By Cecilia Cress and Olivia Montes
On Dec. 10, 2021, the Washington College Office of Student Affairs, alongside the Black Student Union, Student Government Association, and Public Safety, released a campus-wide email outlining the overview of the joint meeting that occurred on Dec. 6.
According to the email, students, staff, and faculty members met to discuss PS’s presence at BSU’s Dec. 2 meeting with Mayor of Chestertown David Foster, and the details of PS’s presence at future campus events.
This meeting occurred in response to the Dec. 6 protest in Martha Washington Square, where students, faculty, staff, alumni, and parents gathered to support BSU and, as a Dec. 5 Instagram post by BSU read, “hold Public Safety accountable.”
“The protest wasn’t just about one incident, but a need for serious change on campus,” junior SGA Secretary for Diversity and Inclusion Nali Gowon said.
“Time is ticking, and we’re just students who are getting more and more frustrated as we see a lack of action. So I think that [the College is] starting to realize we have a fire beneath us and it’s not going to go out until we see some progress,” Senior SGA President Kat DeSantis said.
In response, the groups met and agreed on several solutions regarding PS’s presence on campus and at events.
“PS officers will make a greater effort to engage with students in casual, informal settings,” according to the email. Officers will also “check Campus Groups, social media, and the College calendar to attend and participate in events, with the intention of building relationships with students.” PS officers will also undergo annual diversity and bias training.
However, it was agreed by all parties that PS officers will not attend “student-led meetings and events, particularly the BSU events/meetings, without seeking explicit invitation from the students in charge of the meeting/event,” according to the email.
The meeting also served as a platform to readdress the 2020 List of Demands authored by BSU and other concerns that have not been met. These demands include “improved campus safety measures, hiring a Chief Diversity Officer, mandated diversity and bias training for all members of campus,” and others, according to the email.
“When the [2020 List of Demands] was brought back up at the meeting, it was really important that we showed how we’ve stayed stagnant for a couple years, and that some of the promises that were made were definitely not followed through,” PS Liaison and President of the Class of 2025 Stephen Hook said.
Further discussion concerning the 2020 List of Demands and 2021 Updated Demands during the meeting included the prioritization of establishing a Chief Diversity Officer, continuing to maintain the Intercultural Center in Minta Martin to ensure safe spaces are available and accessible, improved communication in case of a bias-related incident or safety concern, and improvement of the quality, number, and placement of security cameras around campus because “ensuring adequate lighting around campus is a key measure in making sure students feel safe walking around in the dark and ensuring the cameras have an accurate picture of incidents that may transpire,” according to the email.
“I think the agreed solutions are a starting point. WC and Chestertown have too long of a history for there to be only one solution that solves everything. To maintain DEI at WC there must be continuous efforts not just from students but faculty as well,” Gowon said.
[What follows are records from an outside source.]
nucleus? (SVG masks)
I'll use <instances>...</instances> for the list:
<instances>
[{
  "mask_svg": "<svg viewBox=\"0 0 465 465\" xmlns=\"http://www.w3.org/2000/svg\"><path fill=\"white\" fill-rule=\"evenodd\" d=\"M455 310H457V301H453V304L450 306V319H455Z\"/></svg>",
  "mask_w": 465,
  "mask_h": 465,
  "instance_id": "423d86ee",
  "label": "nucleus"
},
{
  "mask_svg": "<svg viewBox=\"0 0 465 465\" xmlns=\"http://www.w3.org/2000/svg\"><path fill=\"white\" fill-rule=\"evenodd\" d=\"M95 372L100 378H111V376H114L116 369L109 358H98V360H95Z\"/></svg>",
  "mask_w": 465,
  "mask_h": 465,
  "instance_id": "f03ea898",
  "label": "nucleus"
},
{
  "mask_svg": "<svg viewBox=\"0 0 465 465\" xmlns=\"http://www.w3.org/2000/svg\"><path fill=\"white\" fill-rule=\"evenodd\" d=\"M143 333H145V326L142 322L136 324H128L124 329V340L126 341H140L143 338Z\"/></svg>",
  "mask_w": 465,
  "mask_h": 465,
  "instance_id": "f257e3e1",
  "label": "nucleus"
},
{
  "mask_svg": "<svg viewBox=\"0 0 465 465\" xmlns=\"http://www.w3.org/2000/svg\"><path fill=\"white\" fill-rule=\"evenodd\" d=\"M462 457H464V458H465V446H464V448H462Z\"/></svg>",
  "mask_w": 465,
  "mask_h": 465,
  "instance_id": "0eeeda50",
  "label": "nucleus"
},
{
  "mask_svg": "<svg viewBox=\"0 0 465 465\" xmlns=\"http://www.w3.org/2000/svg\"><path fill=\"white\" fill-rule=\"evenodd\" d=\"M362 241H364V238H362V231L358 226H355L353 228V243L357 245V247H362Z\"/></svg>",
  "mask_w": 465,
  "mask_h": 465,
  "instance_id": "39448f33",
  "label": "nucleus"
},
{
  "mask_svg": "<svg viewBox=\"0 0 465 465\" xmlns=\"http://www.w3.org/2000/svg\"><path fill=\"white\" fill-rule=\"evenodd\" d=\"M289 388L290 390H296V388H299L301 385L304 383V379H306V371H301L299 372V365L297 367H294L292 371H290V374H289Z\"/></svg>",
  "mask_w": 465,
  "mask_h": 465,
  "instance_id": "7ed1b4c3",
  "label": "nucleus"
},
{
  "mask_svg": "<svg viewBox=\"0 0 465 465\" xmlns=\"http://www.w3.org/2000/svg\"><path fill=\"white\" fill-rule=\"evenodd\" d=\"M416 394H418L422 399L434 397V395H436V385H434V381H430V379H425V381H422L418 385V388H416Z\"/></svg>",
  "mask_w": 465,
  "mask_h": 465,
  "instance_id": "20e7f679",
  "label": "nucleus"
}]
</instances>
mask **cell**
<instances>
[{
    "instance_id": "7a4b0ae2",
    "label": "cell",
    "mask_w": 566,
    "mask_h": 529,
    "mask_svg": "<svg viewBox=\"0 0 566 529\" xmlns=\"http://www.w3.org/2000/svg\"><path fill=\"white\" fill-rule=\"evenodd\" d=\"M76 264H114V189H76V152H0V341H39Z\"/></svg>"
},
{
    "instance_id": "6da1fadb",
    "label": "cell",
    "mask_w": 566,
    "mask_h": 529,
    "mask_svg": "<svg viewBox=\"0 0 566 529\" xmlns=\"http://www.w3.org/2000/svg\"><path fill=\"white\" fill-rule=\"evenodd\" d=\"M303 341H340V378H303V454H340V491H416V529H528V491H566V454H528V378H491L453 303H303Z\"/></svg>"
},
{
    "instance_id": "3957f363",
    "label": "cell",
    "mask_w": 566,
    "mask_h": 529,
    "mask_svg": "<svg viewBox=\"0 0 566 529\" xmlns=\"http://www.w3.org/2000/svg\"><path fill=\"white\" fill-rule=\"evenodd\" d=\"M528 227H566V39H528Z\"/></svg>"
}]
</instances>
While many students support the solutions proposed as a result of the meeting, many others are still wary that they may not be implemented as promised.
“Actions speak louder than words and at the end of the day, students want to feel safe and welcomed on their campus. The solutions would need to be directly implemented and there would need to be a change or else the meeting would be similar to the ones held before it,” junior BSU Vice President Mariama Keita said.
“I would say that it was a conversation that was, for lack of a better term, long overdue. [But I felt] the administrators were very willing to listen and to put action steps forward, and…our [BSU’s] goal for this year is to really end those repeated stories,” junior BSU President Jonah Nicholson said.
According to Hook, a main focus this semester involves pursuing and keeping students informed on the progress made towards these solutions. Hook said that he will be following up with Director of PS Pam Hoffmann to make sure the annual bias training and other solutions are being completed, and that as well as communicating with fellow students is upheld.
“We needed to start somewhere, and this [letter] is a great set of goals we have listed out. I think it’s important for students to realize that this is not going to happen overnight, as it should have happened many years ago, but this is all work that we’re continuing to do,” Hook said.
Elm Archive Photos
Featured Photo Caption: Representatives from the Washington College Black Student Union, Student Government Association, Public Safety, and the Office of Student Affairs met in the Casey Academic Center and presented key outcomes and solutions resulting from their discussion following the Dec. 6 protest in Martha Washington Square a few days before.